>> Start EXCERPT TO READ
3.                                      With respect to Securities constituting Rights, when (i) the Company has taken all necessary corporate action to authorize and approve the issuance of such Rights, the terms of the offering thereof and related matters and (ii) such Rights have been duly executed, countersigned, issued and delivered in accordance with the applicable Rights Agreement and such authorization and approval relating to such Rights and the terms of any applicable definitive purchase, underwriting, or similar agreement against payment (or delivery) of the consideration therefor provided for therein, such Rights will have been duly authorized and validly issued.
>> End EXCERPT TO READ
**EXERCISE PROMPT:** Copy out the paragraph on Rights from the words "3.                                      With respect" through "and validly issued.", substituting "Issuer" for "Company". Answer from the paragraph on Rights alone.
>> Start RECORDED DATA
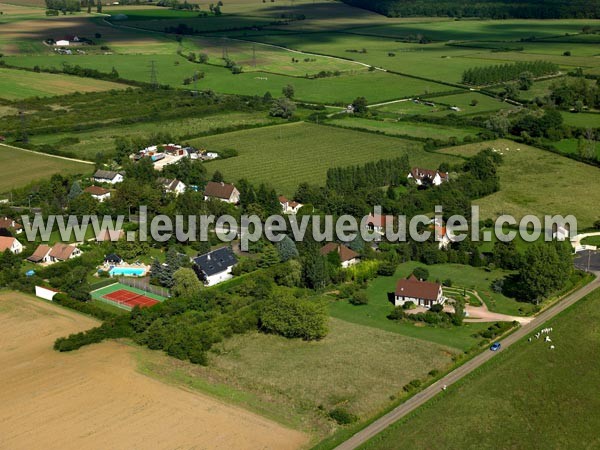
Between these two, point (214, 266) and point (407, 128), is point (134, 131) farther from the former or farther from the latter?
point (214, 266)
>> End RECORDED DATA
**RESULT OF THIS TASK:**
3.                                      With respect to Securities constituting Rights, when (i) the Issuer has taken all necessary corporate action to authorize and approve the issuance of such Rights, the terms of the offering thereof and related matters and (ii) such Rights have been duly executed, countersigned, issued and delivered in accordance with the applicable Rights Agreement and such authorization and approval relating to such Rights and the terms of any applicable definitive purchase, underwriting, or similar agreement against payment (or delivery) of the consideration therefor provided for therein, such Rights will have been duly authorized and validly issued.